Three Reports Find Big Upside To Online Music
Separate studies released today by NARM, Magex and JP Morgan all draw the same conclusion: digital music is a growth industry.

While acknowledging the disruptive effect digital distribution will have on the music business in the short term, NARM's study projects "significant growth opportunities," especially for larger entities, but only "if companies can leverage their traditional strengths and create compelling consumer value propositions." The study, "Creating Industry Value From Digital Music Distribution," was conducted by Emerald Solutions, with the focus on file sharing, downloading and streaming.

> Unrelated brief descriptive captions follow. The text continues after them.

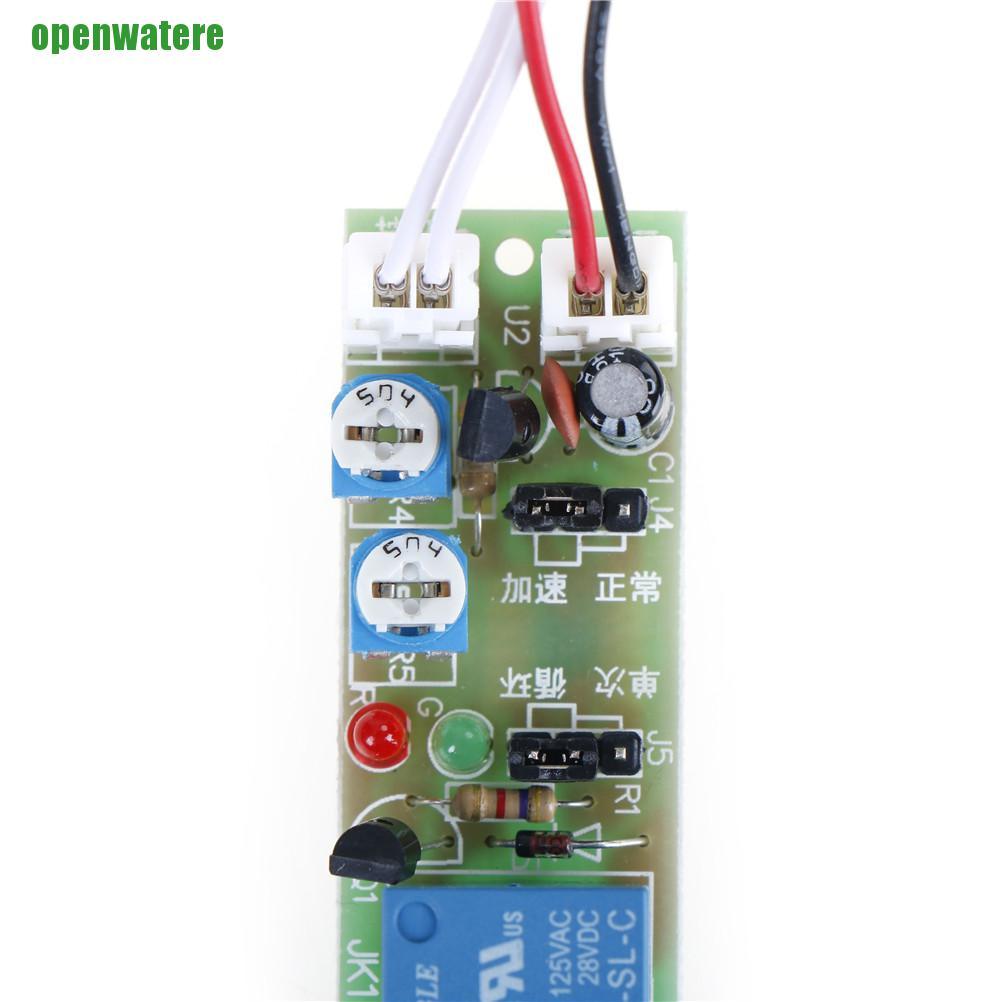 【open】DC12V Adjustable Infinite Cycle Loop Delay Timer Time Relay Switch Module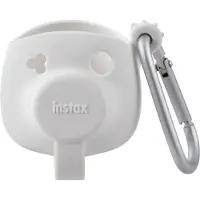 Fujifilm Instax PAL Silicone bag with snap hook white 16816437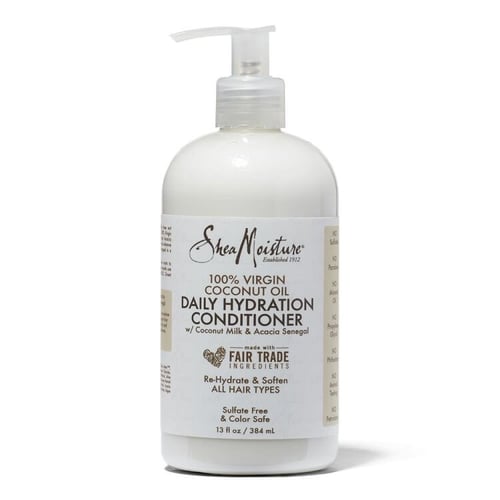 شامبو+بلسم بزيت جوز الهند العضوي.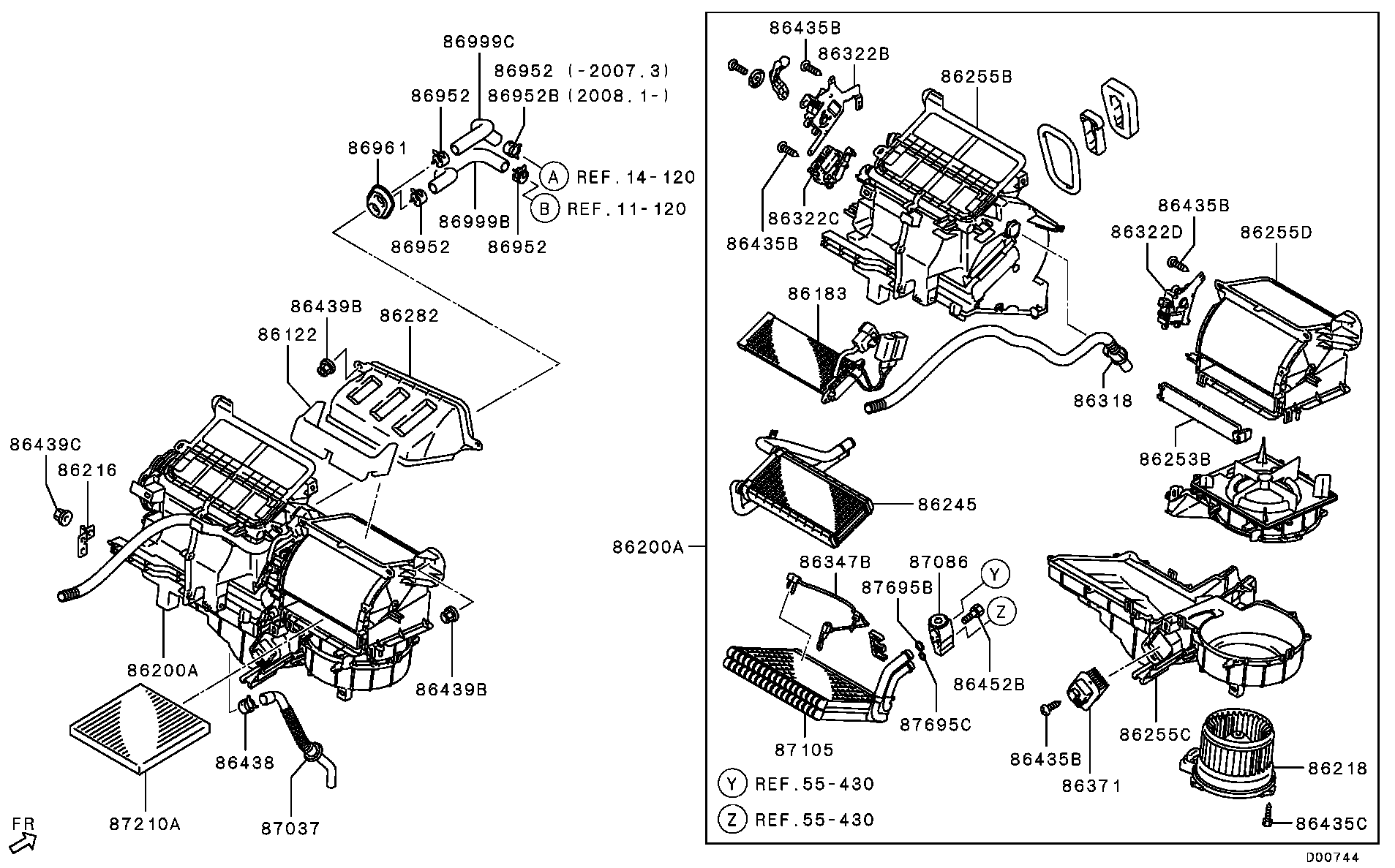 Heater Unit & Piping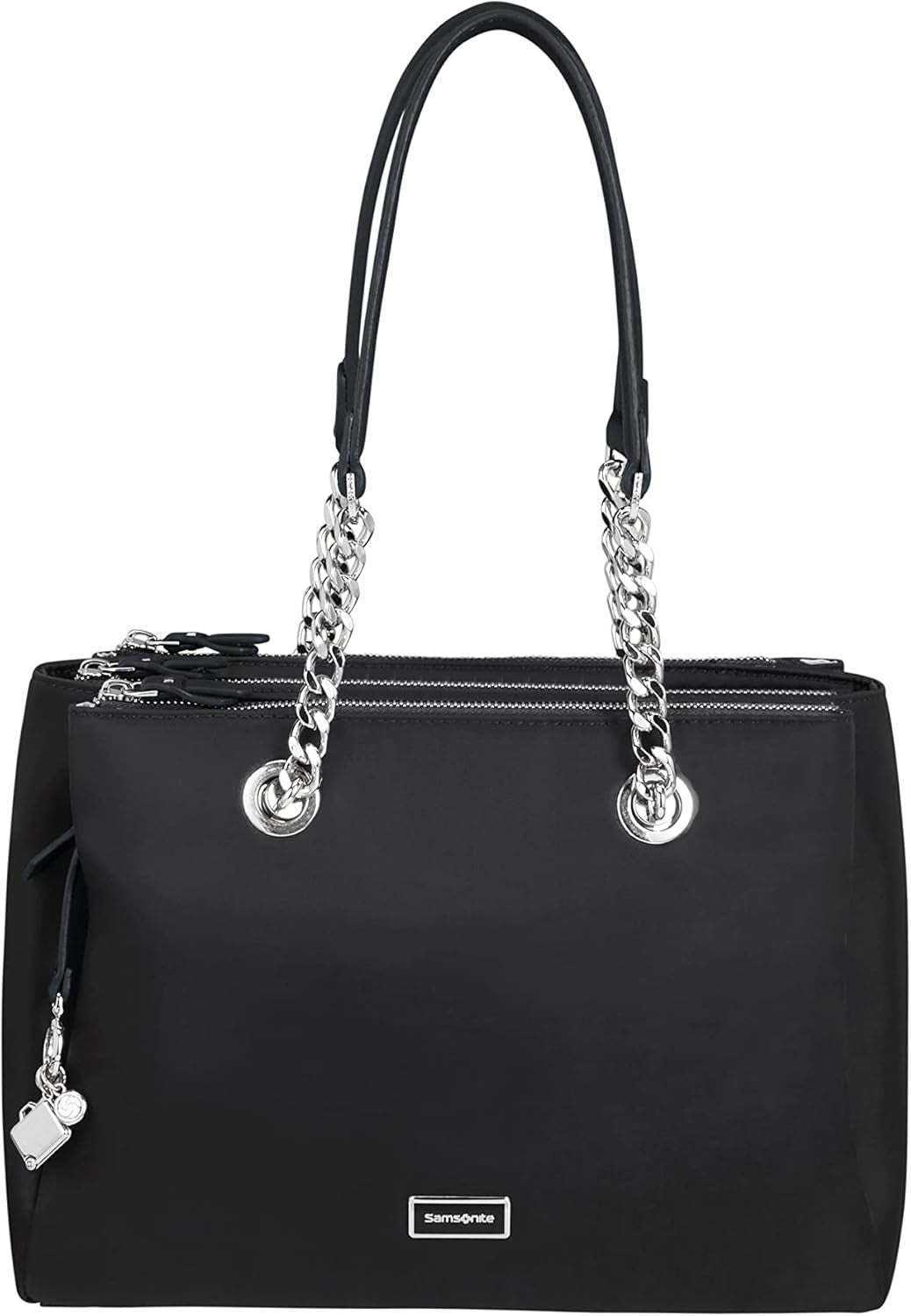 Samsonite Dames Karissa 2.0 - Schoudertas Bagage- Messenger Bag (pak van 1) Damestassen Naty Shop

"As a sampling medium, file sharing appears to increase consumer exposure to music, while downloads offer a new alternative for storing, transferring and listening to music," Emerald Solutions' Michael Norkus explained. "But we view streaming as presenting the greatest concern for industry incumbents because it provides a new opportunity for consumers to listen-on-demand without the constraints of physical ownership."

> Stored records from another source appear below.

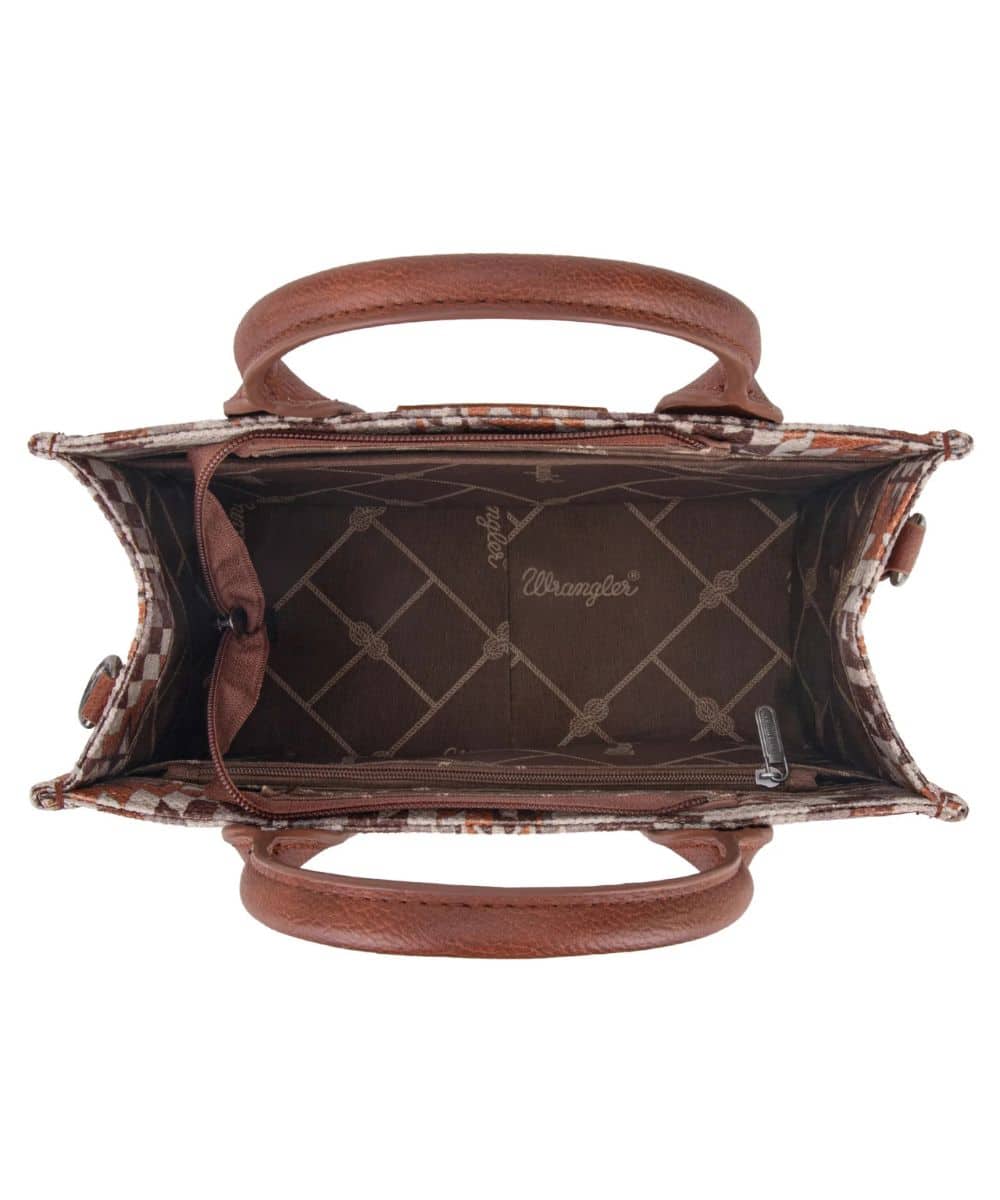 Montana West Women's Wrangler Tote Purse - Image 3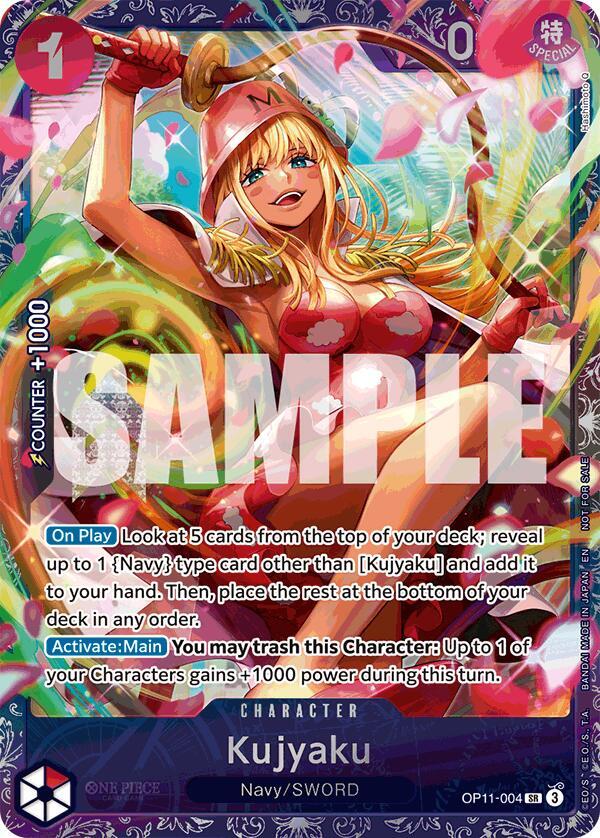 Kujyaku (Treasure Cup August 2025) (OP11-004) [One Piece Promotion Cards]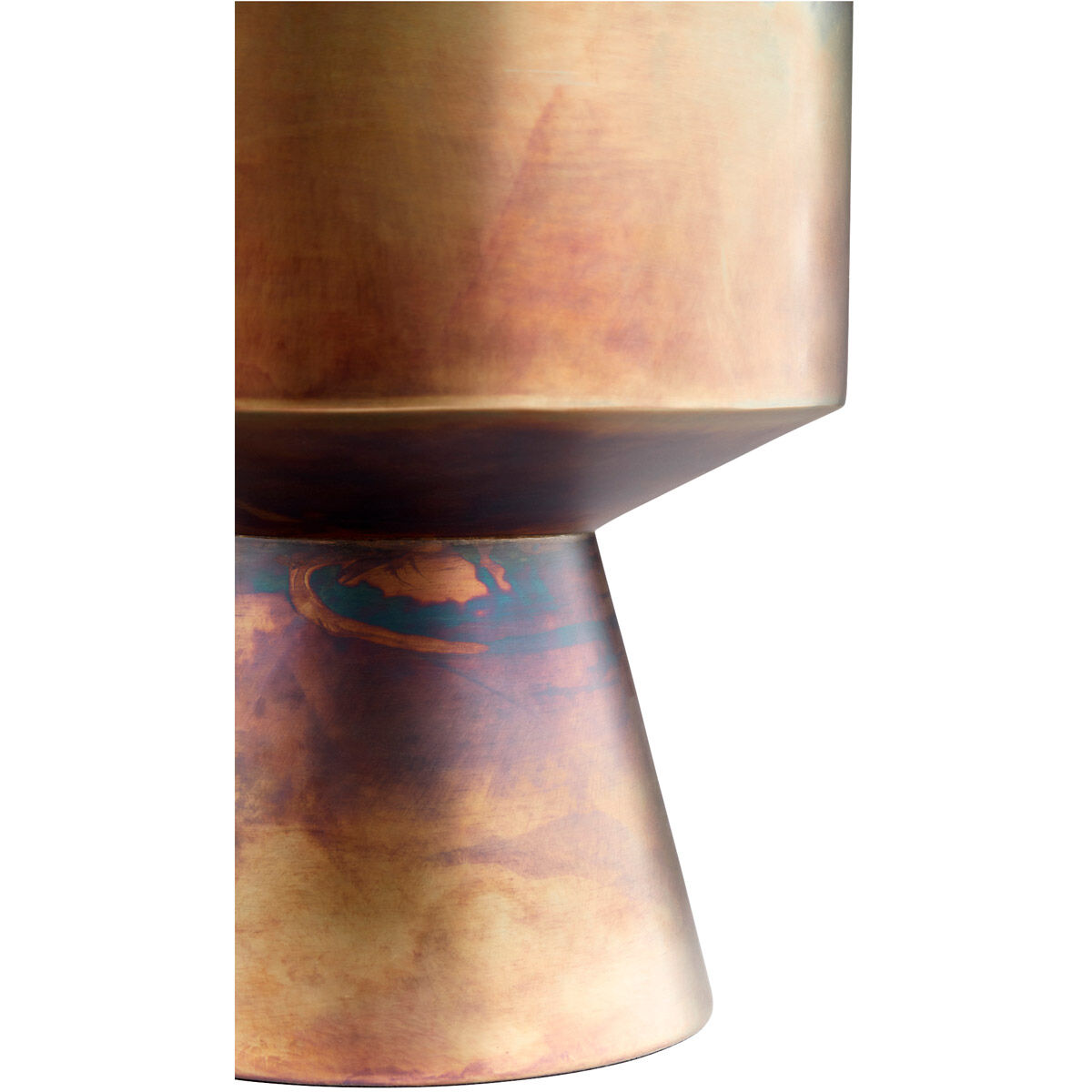 Rhizome Gold Planter, Large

According to NARM President Pamela Horovitz: "The retail entertainment industry is currently facing one of the most significant challenges in its history. The Internet presents artists, labels, wholesalers, and retailers with both significant challenges to industry structure as well as tremendous opportunities to innovate product formats, create a powerful new marketing and distribution engine, and build more personalized relationships with consumers."

Magex, meanwhile, says that the great majority of respondents to its online-consumer study expect to pay for music online. The netco reports that 78% of respondents to its online-music consumer study "believe that free music downloads will be regulated at some time in the future." The study goes on to reveal some intriguing figures: that consumers expect to shell out 83 cents per sample, $3.05 per single and $12.89 for a monthly subscription. Not only that, but they expect these rates to be in place in a year and a half.

"The results of the survey are quite revealing," said Magex CEO Patrick Campbell, self-servingly. "It proves that the attention being paid to such issues as standardization in technology, pricing and content availability—all impediments to the adoption of downloads—the leading concern from consumers is still payment security. Our number one goal is to build trust in d-commerce and safeguard users against payment fraud."

Finally, the JP Morgan study forecasts an expansion of the global online music biz from $38 billion to $65 billion by 2010, with downloads by that time accounting for 19% of the total, online physical sales 26% and traditional sales 55%. According to the study, offline physical sales will peak by 2004-2005, after which downloads will start to close the gap.